REQUEST -
Please copy exactly the lines that begin with the one containing "What amount of" and end with the last line of the entries.

INFORMATION GIVEN -

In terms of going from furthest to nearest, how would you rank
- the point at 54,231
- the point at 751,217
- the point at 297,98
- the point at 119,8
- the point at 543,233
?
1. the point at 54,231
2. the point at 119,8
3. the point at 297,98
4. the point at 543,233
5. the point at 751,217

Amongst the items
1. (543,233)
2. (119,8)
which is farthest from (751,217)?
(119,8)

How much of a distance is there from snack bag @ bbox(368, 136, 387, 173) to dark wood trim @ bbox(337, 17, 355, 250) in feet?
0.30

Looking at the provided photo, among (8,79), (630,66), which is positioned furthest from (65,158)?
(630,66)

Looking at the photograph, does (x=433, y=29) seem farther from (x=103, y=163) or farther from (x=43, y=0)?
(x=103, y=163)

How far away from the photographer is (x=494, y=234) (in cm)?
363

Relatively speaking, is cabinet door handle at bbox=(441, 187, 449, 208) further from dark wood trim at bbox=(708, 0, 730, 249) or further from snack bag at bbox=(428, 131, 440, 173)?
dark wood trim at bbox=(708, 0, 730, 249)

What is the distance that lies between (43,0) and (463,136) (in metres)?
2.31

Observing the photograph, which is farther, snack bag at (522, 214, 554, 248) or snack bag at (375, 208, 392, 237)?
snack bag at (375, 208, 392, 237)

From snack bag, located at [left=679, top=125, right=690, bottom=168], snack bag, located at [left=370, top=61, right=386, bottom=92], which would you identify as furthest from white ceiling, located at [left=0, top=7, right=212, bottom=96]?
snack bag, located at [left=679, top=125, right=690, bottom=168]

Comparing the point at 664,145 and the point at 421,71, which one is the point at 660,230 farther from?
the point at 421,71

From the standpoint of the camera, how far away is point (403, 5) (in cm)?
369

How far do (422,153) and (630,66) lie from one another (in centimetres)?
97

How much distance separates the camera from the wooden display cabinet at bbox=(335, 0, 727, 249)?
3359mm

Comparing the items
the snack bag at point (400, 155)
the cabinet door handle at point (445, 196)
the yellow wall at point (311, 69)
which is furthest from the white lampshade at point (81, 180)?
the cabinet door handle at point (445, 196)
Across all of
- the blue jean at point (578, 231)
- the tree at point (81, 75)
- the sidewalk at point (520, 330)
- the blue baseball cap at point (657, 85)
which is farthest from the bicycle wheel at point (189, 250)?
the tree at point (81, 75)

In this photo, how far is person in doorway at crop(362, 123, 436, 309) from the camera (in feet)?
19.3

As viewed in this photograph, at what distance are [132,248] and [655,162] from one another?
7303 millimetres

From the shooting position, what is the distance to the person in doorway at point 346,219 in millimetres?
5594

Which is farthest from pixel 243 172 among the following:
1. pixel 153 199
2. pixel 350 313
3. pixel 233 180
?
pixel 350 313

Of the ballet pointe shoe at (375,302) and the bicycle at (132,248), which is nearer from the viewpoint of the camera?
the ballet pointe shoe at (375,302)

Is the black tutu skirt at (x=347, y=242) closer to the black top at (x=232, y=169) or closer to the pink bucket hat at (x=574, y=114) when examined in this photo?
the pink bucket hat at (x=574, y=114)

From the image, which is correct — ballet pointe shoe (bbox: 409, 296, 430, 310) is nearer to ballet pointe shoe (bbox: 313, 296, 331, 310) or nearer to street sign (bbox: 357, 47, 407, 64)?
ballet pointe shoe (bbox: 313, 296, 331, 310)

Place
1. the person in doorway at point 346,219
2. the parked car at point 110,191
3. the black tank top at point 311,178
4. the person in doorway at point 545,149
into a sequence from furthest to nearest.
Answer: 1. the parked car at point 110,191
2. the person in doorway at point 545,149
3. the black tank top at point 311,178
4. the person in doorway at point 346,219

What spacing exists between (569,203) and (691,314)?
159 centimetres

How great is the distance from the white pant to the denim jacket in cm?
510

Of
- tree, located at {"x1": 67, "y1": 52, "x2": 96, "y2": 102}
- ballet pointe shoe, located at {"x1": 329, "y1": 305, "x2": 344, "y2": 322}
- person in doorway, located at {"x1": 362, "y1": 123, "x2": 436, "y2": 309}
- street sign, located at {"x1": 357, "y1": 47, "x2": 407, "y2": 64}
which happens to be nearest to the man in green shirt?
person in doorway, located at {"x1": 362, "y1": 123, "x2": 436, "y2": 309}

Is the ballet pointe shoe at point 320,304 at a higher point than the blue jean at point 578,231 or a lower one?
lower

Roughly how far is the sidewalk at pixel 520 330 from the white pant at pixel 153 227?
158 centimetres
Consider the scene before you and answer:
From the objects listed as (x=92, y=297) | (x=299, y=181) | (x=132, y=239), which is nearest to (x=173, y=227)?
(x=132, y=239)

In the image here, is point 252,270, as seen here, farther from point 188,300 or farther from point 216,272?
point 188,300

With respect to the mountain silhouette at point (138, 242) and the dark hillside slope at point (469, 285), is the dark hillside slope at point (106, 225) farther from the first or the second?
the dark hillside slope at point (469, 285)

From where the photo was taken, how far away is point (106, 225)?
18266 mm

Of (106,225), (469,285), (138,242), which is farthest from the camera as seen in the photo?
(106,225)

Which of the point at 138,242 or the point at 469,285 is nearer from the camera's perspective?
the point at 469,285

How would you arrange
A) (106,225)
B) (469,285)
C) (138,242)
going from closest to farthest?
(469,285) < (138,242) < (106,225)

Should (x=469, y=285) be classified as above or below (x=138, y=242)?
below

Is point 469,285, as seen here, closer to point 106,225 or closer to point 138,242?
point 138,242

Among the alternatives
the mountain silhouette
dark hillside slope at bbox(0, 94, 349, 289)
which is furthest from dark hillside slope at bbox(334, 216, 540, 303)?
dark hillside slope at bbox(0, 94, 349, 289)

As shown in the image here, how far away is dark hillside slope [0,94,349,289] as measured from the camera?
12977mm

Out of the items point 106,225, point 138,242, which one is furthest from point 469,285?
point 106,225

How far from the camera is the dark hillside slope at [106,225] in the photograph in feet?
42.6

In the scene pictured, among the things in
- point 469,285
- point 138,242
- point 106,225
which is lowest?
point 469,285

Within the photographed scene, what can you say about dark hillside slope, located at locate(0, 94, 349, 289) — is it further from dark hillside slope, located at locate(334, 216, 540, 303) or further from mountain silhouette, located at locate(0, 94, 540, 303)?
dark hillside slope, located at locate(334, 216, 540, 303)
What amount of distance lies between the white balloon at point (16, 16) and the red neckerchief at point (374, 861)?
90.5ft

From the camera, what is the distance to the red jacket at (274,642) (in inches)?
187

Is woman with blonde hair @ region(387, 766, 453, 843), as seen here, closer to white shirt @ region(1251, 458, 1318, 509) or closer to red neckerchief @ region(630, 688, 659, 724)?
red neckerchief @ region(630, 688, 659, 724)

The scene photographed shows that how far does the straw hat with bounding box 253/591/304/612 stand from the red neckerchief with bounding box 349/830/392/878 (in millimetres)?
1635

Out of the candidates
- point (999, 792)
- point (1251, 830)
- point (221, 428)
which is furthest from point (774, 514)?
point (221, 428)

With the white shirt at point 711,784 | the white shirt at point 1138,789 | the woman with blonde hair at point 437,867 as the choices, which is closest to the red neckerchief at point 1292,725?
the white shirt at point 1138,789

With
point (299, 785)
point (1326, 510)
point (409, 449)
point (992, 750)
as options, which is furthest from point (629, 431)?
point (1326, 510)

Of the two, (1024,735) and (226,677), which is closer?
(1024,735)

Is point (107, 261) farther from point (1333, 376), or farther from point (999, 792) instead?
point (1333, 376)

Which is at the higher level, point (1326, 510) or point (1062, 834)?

IN RESPONSE -
What amount of distance lies between the white balloon at point (16, 16) and the red neckerchief at point (374, 861)?
90.5ft

From the camera, what is the distance to the red jacket at (274,642) (in inches)?
187

Is woman with blonde hair @ region(387, 766, 453, 843), as seen here, closer to white shirt @ region(1251, 458, 1318, 509) or closer to red neckerchief @ region(630, 688, 659, 724)?
red neckerchief @ region(630, 688, 659, 724)

The scene photographed shows that how far does the straw hat with bounding box 253/591/304/612 stand from the red neckerchief with bounding box 349/830/392/878 (in millimetres)?
1635

Out of the candidates
- point (999, 792)
- point (1251, 830)
- point (221, 428)
which is furthest from point (774, 514)?
point (221, 428)

With the white shirt at point 711,784 | the white shirt at point 1138,789 | the woman with blonde hair at point 437,867 as the choices, which is closest to the red neckerchief at point 1292,725?
the white shirt at point 1138,789

With
point (299, 785)
point (1326, 510)
point (409, 449)
point (992, 750)
as options, which is furthest from point (629, 431)?
point (1326, 510)

Of the two, (1024,735) and (226,677), which is closer?
(1024,735)

Is point (107, 261) farther from point (1333, 376), or farther from point (999, 792) instead?
point (1333, 376)

Which is at the higher level, point (1326, 510) or point (1062, 834)?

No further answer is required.